— START —

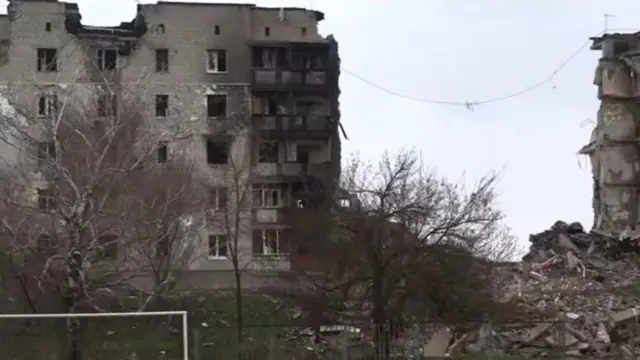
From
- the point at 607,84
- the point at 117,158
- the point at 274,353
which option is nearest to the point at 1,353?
the point at 274,353

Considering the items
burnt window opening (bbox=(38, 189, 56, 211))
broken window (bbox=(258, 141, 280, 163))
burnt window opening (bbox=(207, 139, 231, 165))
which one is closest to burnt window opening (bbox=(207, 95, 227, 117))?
burnt window opening (bbox=(207, 139, 231, 165))

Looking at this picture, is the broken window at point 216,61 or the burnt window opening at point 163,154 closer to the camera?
the burnt window opening at point 163,154

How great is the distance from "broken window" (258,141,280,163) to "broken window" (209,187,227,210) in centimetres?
495

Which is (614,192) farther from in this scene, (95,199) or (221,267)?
(95,199)

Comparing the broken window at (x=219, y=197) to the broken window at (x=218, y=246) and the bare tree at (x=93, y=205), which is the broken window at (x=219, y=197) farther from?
the broken window at (x=218, y=246)

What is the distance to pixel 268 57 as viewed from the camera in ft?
173

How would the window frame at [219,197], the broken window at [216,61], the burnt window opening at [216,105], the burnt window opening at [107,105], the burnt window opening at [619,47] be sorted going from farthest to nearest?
the burnt window opening at [619,47], the broken window at [216,61], the burnt window opening at [216,105], the window frame at [219,197], the burnt window opening at [107,105]

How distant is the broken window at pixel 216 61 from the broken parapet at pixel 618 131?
19.5 metres

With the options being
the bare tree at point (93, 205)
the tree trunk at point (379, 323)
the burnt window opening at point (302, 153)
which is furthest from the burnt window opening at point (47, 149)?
the burnt window opening at point (302, 153)

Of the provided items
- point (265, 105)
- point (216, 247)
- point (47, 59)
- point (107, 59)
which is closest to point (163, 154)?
point (216, 247)

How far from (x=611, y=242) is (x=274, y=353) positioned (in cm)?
2332

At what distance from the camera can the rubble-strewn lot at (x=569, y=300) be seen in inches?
1282

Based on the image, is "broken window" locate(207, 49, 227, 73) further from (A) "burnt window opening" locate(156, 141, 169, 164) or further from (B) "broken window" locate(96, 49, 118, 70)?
(A) "burnt window opening" locate(156, 141, 169, 164)

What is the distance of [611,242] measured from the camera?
156ft
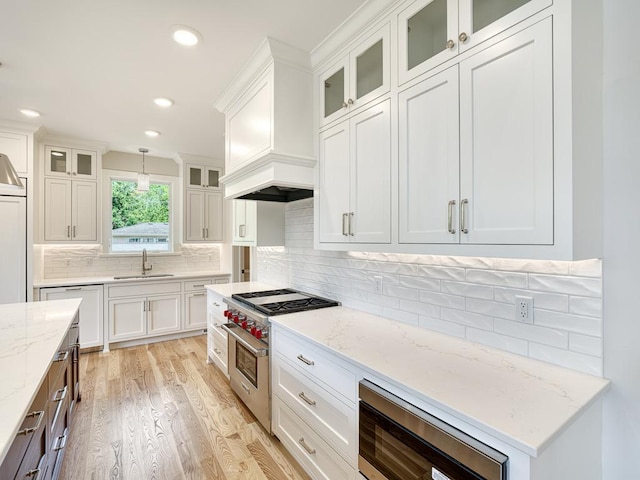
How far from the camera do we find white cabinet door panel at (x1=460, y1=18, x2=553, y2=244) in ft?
3.60

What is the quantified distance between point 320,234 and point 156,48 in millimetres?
1625

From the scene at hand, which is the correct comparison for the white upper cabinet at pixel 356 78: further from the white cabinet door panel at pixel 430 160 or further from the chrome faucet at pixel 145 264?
the chrome faucet at pixel 145 264

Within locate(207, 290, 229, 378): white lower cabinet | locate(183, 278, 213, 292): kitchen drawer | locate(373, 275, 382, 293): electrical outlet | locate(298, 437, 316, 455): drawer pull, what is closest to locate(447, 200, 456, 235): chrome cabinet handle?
locate(373, 275, 382, 293): electrical outlet

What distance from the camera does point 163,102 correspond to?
2.89 meters

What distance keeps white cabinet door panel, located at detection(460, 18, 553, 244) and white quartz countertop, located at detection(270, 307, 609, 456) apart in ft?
1.74

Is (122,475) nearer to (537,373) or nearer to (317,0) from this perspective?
(537,373)

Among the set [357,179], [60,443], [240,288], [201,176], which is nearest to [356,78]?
[357,179]

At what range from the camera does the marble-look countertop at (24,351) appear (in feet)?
3.29

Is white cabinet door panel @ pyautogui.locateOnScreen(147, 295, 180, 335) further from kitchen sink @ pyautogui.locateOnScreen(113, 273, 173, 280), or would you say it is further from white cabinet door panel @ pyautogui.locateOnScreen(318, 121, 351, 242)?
white cabinet door panel @ pyautogui.locateOnScreen(318, 121, 351, 242)

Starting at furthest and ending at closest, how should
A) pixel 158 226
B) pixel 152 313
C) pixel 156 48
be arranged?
pixel 158 226
pixel 152 313
pixel 156 48

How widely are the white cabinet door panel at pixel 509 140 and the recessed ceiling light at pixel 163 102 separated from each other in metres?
2.53

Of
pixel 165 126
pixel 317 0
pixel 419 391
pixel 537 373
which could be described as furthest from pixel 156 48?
pixel 537 373

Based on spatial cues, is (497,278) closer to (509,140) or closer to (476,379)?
(476,379)

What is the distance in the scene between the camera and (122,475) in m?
1.96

— END —

__Task directions__
Reproduce the lines from the one containing "At what range" through the last line, both ends included, swapping "marble-look countertop" for "granite countertop" and leaving everything else unchanged.

__Reply to the exercise__
At what range from the camera does the granite countertop at (24,351) appear (in feet)?
3.29

Is white cabinet door panel @ pyautogui.locateOnScreen(147, 295, 180, 335) further from kitchen sink @ pyautogui.locateOnScreen(113, 273, 173, 280), or would you say it is further from white cabinet door panel @ pyautogui.locateOnScreen(318, 121, 351, 242)?
white cabinet door panel @ pyautogui.locateOnScreen(318, 121, 351, 242)

Starting at furthest and ending at closest, how should
A) pixel 158 226
B) pixel 152 313
C) pixel 156 48
be arranged?
pixel 158 226
pixel 152 313
pixel 156 48

How widely are the white cabinet door panel at pixel 509 140 and the recessed ceiling light at pixel 163 102 separated from each other in metres?
2.53

Of
pixel 165 126
pixel 317 0
pixel 419 391
pixel 537 373
which could be described as furthest from pixel 156 48?
pixel 537 373

Based on spatial cues, is (497,278) closer to (509,140) or closer to (476,379)?
(476,379)

What is the distance in the scene between the camera and (122,475) in m?
1.96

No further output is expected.